Of course, there are costs for running Linux on the desktop as well. My original Ubuntu setup had many problems (its kernels were not Skylake friendly last year) and eventually apt got into a crazy situation with some ppa's (never a problem on my servers, since I run LTS exclusively). I ended up switching to Arch, and got it working how I liked, but not without a literal month of yak-shaving. I documented it here: https://paper.dropbox.com/doc/Arch-Linux-Install-Uf1RAzNYBU3 I've been poking around with Linux since the mid-90s, but even I can't help but shake my head at some of these things.
A lot of what you're saying is true, but arguing that MFS and later HFS is better than NTFS is just plain wrong. NTFS was a part of Windows XP (i.e. since 2001), and it was, and still is, vastly superiour to HFS.
Ditto for anyone not using the Apple ecosystem.
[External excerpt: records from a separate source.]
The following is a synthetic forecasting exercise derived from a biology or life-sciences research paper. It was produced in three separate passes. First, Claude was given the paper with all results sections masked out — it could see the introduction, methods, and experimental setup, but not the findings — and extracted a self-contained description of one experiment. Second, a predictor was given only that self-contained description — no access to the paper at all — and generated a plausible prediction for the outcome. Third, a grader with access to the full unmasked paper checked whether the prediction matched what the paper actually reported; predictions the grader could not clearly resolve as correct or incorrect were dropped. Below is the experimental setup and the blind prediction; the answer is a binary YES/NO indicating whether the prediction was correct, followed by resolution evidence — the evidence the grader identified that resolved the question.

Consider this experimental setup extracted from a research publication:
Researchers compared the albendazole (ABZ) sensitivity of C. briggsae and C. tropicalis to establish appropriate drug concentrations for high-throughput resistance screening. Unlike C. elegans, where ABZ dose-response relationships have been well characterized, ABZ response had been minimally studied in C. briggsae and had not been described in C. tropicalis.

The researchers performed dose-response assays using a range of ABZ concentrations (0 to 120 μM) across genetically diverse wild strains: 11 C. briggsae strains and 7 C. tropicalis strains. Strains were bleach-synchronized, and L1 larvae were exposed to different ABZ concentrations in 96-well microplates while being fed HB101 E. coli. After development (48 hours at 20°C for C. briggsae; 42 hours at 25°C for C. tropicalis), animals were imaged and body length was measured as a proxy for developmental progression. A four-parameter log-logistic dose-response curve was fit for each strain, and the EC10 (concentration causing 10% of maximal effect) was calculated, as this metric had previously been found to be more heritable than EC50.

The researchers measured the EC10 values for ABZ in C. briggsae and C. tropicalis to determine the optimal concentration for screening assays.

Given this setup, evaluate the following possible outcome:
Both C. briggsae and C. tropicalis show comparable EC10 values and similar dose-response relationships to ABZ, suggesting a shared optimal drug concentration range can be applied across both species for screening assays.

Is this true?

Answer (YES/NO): YES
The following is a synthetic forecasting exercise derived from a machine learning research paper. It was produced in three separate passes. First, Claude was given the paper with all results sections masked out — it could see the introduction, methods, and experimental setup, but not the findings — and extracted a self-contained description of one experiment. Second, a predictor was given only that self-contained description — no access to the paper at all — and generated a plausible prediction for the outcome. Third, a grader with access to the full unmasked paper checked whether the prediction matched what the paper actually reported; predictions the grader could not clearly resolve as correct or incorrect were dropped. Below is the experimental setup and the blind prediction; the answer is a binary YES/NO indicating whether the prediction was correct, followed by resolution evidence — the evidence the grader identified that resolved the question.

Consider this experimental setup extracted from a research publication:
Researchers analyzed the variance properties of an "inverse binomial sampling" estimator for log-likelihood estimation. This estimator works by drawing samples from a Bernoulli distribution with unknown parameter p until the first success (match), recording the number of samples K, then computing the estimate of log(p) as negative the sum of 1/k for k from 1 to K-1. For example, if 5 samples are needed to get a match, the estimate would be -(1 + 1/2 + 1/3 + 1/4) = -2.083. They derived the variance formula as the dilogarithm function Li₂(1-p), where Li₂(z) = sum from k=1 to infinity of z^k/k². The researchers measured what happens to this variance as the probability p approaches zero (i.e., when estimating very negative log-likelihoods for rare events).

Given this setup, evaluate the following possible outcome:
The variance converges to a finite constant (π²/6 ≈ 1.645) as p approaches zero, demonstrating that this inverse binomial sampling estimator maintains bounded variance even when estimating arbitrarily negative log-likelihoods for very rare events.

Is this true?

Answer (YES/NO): YES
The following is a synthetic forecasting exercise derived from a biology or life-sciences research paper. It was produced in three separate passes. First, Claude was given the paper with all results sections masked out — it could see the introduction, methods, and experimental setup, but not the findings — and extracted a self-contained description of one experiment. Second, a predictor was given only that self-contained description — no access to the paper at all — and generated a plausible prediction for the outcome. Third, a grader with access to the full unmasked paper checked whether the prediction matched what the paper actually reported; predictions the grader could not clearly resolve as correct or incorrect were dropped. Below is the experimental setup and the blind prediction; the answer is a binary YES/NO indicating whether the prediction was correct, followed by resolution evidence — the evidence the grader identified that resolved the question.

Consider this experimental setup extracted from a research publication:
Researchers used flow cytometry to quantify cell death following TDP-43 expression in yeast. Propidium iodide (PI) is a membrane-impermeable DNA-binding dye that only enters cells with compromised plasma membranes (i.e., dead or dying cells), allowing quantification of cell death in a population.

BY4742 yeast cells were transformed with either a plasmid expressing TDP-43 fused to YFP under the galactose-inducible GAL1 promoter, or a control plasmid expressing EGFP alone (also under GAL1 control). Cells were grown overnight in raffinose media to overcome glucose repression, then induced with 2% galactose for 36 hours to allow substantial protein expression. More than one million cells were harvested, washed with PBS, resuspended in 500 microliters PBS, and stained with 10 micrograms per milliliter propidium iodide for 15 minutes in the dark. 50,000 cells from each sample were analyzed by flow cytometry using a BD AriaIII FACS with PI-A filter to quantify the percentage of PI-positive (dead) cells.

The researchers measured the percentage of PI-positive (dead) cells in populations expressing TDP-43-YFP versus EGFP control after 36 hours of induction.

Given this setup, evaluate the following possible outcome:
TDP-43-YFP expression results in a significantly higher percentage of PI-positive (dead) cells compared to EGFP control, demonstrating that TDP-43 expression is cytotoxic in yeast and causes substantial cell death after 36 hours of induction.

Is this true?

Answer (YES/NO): YES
Better tested drivers installed by default, no OS license hassles, no issues created by malfunctioning (or maliciously functioning) antivirus, top download sites weren't infested with malware (no hunt for the real DL link), journaled FS in the consumer tier for instant fsck since 2002 (vs 2012), no-additional-cost professional-grade IDE since 2003 (vs 2015), one-click backup since 2007, decent integrated movie editing, some truly awesome platform-specific-at-first apps (subethaedit, quicksilver, textmate, coda), solid one-button-away desktop search years before it landed and stabilized in Windows, window navigation with expose (they've arguably been leapfrogged since then with window snapping), unix command line with a decent terminal emulator, emacs movement supported in every text field by default, built-in menu bar search, the list goes on.
I now have both feet in the Windows ecosystem but the transition was rough. If you have used Windows all your life, you have taught yourself to live with a lot of BS. Since you have made the investment it's now a sunk cost and no longer factors into your OS decision. Fair enough, but realize that wasn't the case for everyone. Also realize that you necessarily didn't miss what you never knew you could have.
I use the past tense because MS has caught up on most of these fronts, except for perhaps stable drivers and license hassles, where they are hobbled by their business model rather than technical shortcoming.